Luo Na-Na, Zhao Wen-Ji, Yan Xing, Gong Zhao-Ning, Xiong Qiu-Lin
Key Laboratory of 3D Information Acquisition and Application of Ministry of Education, Capital Normal University, Beijing, 100048, China.
Huan Jing Ke Xue. 2013 Oct;34(10):3741-8.
To study the effects of meteorological and traffic factors on the PM2.5 and PM10 concentrations, 28 samples were taken in the Third Ring Road of Beijing, and dust fall weight, velocity of vehicle, traffic volume, temperature, humidity, wind speed, PM2.5 and PM10 concentration data were collected for these samples. Analysis of the collected data on dust fall weight indicated that the traffic had a significant impact on the air quality. The average dust fall weights in the road and away from the traffic source were 0. 284g and 0. 016 g, respectively.
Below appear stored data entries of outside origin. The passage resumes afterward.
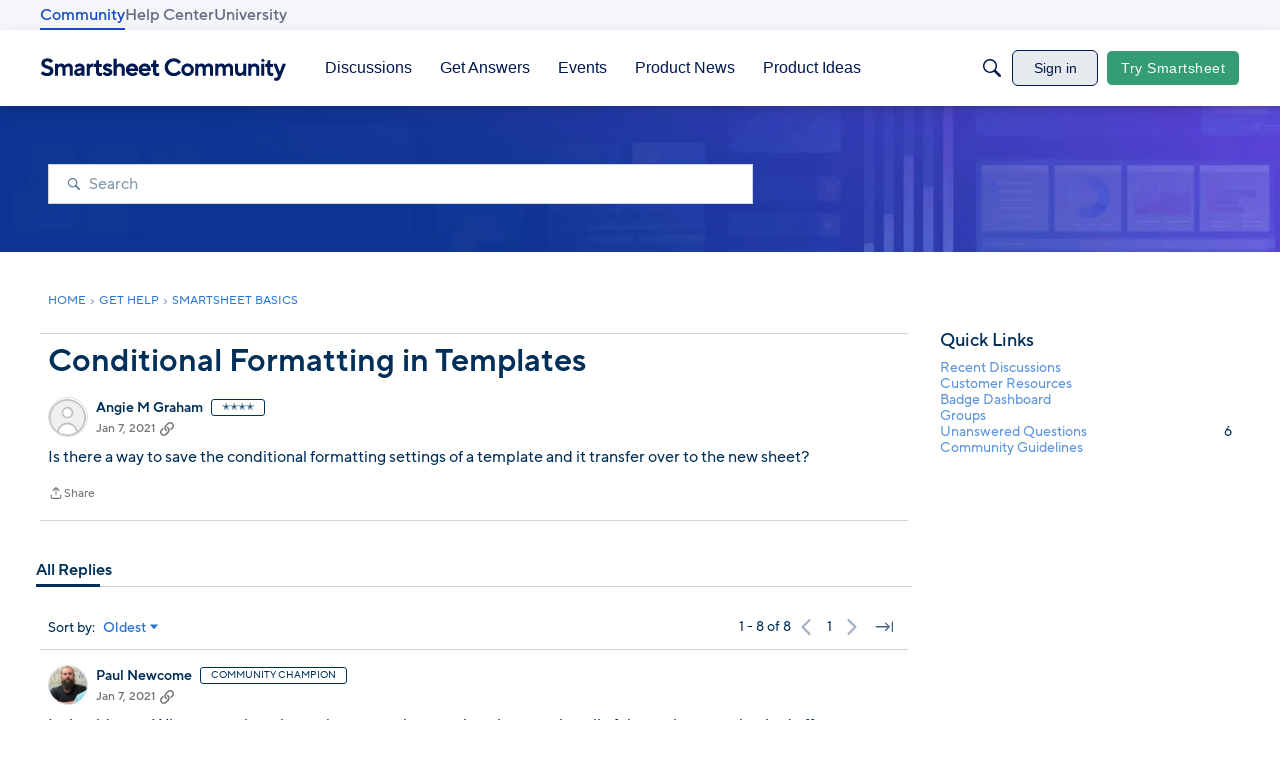

--- FILE ---
content_type: text/javascript; charset=utf-8
request_url: https://cdn.bizible.com/xdc.js?_biz_u=108b958b464a40d6a741b1fe1835f1b2&_biz_h=-1719904874&cdn_o=a&jsVer=4.25.11.25
body_size: 218
content:
(function () {
    BizTrackingA.XdcCallback({
        xdc: "108b958b464a40d6a741b1fe1835f1b2"
    });
})();
;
The results of the partial experiment indicated that concentrations of PM2.5 and PM10 in residential areas were lower than those in road, furthermore, the PM2.5 at night was often higher than that during daytime, and the mean values of the difference in PM2.5 and PM10 were 101074 n.(cf)-1 and 15386 n.(cf)-1, respectively. Through analysis using the best subset prediction model, it was indicated that PM2.5 and PM10 were both most significantly influenced by temperature and humidity, followed by wind speed, velocity of vehicle and traffic volume. Comparing with PM10, the velocity of vehicle, traffic volume and wind speed had a more significant influence on PM2.5.
为研究气象和交通因素对PM2.5和PM10浓度的影响,在北京三环路采集了28个样本,并收集了这些样本的降尘量、车速、交通流量、温度、湿度、风速、PM2.5和PM10浓度数据。对收集到的降尘量数据进行分析表明,交通对空气质量有显著影响。道路上和远离交通源处的平均降尘量分别为0.284克和0.016克。部分实验结果表明,居民区的PM2.5和PM10浓度低于道路上的浓度,此外,夜间的PM2.5往往高于白天,PM2.5和PM10差值的平均值分别为101074纳克/立方米和15386纳克/立方米。通过使用最佳子集预测模型进行分析表明,PM2.5和PM10均受温度和湿度影响最为显著,其次是风速、车速和交通流量。与PM10相比,车速、交通流量和风速对PM2.5的影响更为显著。